--- Exercise passage ---
Restore Degraded Stream Sites: Some reaches of streams are in definite need of repair because of human impacts to those areas. Some examples of stream habitat restoration include streamside buffer plantings, streambank stabilizations, and returning channelized (ditches, straightened channels, etc) reaches of stream to their natural shape to improve stability and ecological integrity.

Streamside Buffer Planting: Trees and shrubs adjacent to streams can help slow water runoff, stabilize streambanks, prevent soil erosion, cool stream water temperatures, and remove sediment, nutrient, pesticide, and pathogen pollution. They also are a source of food, nesting cover, and shelter for many wildlife (terrestrial and aquatic) species and they act as connecting corridors that enable wildlife to move safely from one habitat area to another. Organize a vegetation planting along the sides of your stream.
Trail / Greenway Development: Recreational trails or designated "greenways" help protect streams by preventing development of areas along the edges of streams. They provide opportunities for local residents to recreate outdoors and explore their local natural resources. Careful planning also may result in the establishment of streamside vegetation buffers that provide many benefits (see Streamside Buffer Planting).
Write a Watershed Management Plan: Work together with local citizens, town officials, and state and federal agencies to develop a plan than guides the short-term and long-term protection efforts for your stream, the organisms that live in your stream, and the watershed which drains into your stream.
---
— Aim of the task —
Rewrite the stream restoration text from "Trail / Greenway" through "Streamside Buffer Planting).", swapping "residents" for "neighbors".
--- Information supplied ---
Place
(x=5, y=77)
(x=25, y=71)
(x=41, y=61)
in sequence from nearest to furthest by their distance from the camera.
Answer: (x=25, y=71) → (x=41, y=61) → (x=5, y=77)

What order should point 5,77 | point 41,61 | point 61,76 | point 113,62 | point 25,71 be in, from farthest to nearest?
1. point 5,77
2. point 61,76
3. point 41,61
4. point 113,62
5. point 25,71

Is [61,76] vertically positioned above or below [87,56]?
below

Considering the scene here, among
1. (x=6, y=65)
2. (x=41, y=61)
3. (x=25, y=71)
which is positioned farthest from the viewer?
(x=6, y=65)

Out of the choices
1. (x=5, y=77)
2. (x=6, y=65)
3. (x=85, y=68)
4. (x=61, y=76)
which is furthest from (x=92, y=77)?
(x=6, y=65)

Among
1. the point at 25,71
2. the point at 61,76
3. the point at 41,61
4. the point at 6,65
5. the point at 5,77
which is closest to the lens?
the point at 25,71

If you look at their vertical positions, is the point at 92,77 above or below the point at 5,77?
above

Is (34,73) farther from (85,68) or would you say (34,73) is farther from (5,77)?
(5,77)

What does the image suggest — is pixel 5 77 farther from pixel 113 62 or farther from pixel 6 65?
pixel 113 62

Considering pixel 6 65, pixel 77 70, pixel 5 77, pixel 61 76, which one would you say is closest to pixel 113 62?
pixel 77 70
---
— Task solution —
Trail / Greenway Development: Recreational trails or designated "greenways" help protect streams by preventing development of areas along the edges of streams. They provide opportunities for local neighbors to recreate outdoors and explore their local natural resources. Careful planning also may result in the establishment of streamside vegetation buffers that provide many benefits (see Streamside Buffer Planting).